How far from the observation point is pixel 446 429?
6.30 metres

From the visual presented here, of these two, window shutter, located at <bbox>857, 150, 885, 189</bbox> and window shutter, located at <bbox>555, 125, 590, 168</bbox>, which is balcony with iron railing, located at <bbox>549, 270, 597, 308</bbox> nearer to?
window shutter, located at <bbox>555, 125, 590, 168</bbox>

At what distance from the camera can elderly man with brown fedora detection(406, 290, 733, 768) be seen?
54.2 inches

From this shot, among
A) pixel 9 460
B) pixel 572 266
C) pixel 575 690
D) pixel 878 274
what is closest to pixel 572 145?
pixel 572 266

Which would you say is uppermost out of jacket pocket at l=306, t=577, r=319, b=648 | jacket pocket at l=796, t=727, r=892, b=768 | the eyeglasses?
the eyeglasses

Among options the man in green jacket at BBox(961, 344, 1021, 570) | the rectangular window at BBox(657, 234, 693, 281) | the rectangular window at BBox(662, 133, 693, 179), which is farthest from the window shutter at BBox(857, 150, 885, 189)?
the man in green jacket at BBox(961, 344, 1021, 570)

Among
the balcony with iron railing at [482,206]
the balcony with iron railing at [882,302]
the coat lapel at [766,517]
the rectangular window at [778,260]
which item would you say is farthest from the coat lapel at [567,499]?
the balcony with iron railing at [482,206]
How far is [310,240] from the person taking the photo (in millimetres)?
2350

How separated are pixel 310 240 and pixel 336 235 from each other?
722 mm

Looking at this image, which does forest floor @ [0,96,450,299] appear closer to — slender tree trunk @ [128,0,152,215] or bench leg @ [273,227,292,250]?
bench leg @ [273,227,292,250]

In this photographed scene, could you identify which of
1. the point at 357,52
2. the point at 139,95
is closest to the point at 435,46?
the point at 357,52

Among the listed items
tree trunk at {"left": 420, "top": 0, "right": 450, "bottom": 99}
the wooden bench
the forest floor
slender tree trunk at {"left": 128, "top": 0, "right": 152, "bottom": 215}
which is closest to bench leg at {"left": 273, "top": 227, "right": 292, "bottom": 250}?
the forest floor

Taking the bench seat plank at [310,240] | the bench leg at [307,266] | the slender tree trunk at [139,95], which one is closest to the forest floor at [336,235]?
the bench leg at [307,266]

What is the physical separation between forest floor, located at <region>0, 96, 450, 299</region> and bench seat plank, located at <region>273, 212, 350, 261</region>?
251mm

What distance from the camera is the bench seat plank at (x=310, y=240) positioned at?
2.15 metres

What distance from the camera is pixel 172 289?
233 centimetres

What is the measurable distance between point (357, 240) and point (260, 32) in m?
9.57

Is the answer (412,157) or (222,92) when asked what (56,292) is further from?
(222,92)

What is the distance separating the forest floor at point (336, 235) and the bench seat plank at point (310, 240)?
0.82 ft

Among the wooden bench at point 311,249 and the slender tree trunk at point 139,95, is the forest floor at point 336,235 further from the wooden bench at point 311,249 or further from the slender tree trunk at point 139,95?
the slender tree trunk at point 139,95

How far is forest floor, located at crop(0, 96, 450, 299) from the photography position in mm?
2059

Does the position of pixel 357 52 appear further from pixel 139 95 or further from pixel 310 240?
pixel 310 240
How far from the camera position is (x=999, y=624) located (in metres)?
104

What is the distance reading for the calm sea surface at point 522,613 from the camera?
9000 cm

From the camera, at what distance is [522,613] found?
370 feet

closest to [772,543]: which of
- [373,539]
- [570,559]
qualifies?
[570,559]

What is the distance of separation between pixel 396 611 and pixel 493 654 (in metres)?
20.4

☆ ☆ ☆

- _GOAL_:
Please retype every row above, leaving each one unchanged.

- _RESULT OF THIS EXERCISE_:
How far from the observation point is pixel 446 429?
6.30 metres

From the visual presented here, of these two, window shutter, located at <bbox>857, 150, 885, 189</bbox> and window shutter, located at <bbox>555, 125, 590, 168</bbox>, which is balcony with iron railing, located at <bbox>549, 270, 597, 308</bbox> nearer to?
window shutter, located at <bbox>555, 125, 590, 168</bbox>

At what distance from the camera can elderly man with brown fedora detection(406, 290, 733, 768) be seen?
54.2 inches

From this shot, among
A) pixel 9 460
B) pixel 572 266
C) pixel 575 690
D) pixel 878 274
what is closest to pixel 572 145?
pixel 572 266

Which would you say is uppermost out of jacket pocket at l=306, t=577, r=319, b=648 | jacket pocket at l=796, t=727, r=892, b=768 | the eyeglasses?
the eyeglasses

Among options the man in green jacket at BBox(961, 344, 1021, 570) | the rectangular window at BBox(657, 234, 693, 281) | the rectangular window at BBox(662, 133, 693, 179), which is farthest from the window shutter at BBox(857, 150, 885, 189)?
the man in green jacket at BBox(961, 344, 1021, 570)

Among
the balcony with iron railing at [482,206]
the balcony with iron railing at [882,302]
the coat lapel at [766,517]
the rectangular window at [778,260]
which item would you say is farthest from the coat lapel at [567,499]?
the balcony with iron railing at [482,206]
How far is [310,240] from the person taking the photo (in millimetres)?
2350

How separated are pixel 310 240 and pixel 336 235 from each other?
722 mm

Looking at this image, which does forest floor @ [0,96,450,299] appear closer to — slender tree trunk @ [128,0,152,215] or bench leg @ [273,227,292,250]?
bench leg @ [273,227,292,250]

In this photographed scene, could you identify which of
1. the point at 357,52
2. the point at 139,95
is closest to the point at 435,46?
the point at 357,52

Among the listed items
tree trunk at {"left": 420, "top": 0, "right": 450, "bottom": 99}
the wooden bench
the forest floor
slender tree trunk at {"left": 128, "top": 0, "right": 152, "bottom": 215}
which is closest to bench leg at {"left": 273, "top": 227, "right": 292, "bottom": 250}?
the forest floor

Taking the bench seat plank at [310,240] | the bench leg at [307,266] | the slender tree trunk at [139,95], which one is closest to the forest floor at [336,235]?
the bench leg at [307,266]

What is the physical separation between forest floor, located at <region>0, 96, 450, 299</region> and bench seat plank, located at <region>273, 212, 350, 261</region>?
251mm

What distance from the camera is the bench seat plank at (x=310, y=240) positioned at?
2.15 metres

What distance from the camera is pixel 172 289?
233 centimetres

What is the measurable distance between point (357, 240) and point (260, 32) in m?
9.57

Is the answer (412,157) or (222,92) when asked what (56,292) is further from?
(222,92)

What is the distance separating the forest floor at point (336, 235) and the bench seat plank at point (310, 240)?
0.82 ft

Among the wooden bench at point 311,249 and the slender tree trunk at point 139,95, is the forest floor at point 336,235 further from the wooden bench at point 311,249 or further from the slender tree trunk at point 139,95?
the slender tree trunk at point 139,95

How far is forest floor, located at crop(0, 96, 450, 299) from the photography position in mm?
2059

Does the position of pixel 357 52 appear further from pixel 139 95 or further from pixel 310 240?
pixel 310 240
How far from the camera position is (x=999, y=624) located (in metres)?
104

What is the distance reading for the calm sea surface at point 522,613 from the camera?
9000 cm

From the camera, at what distance is [522,613] found?
370 feet

closest to [772,543]: which of
- [373,539]
- [570,559]
qualifies?
[570,559]

What is the distance of separation between pixel 396 611 and pixel 493 654 (in metres)?
20.4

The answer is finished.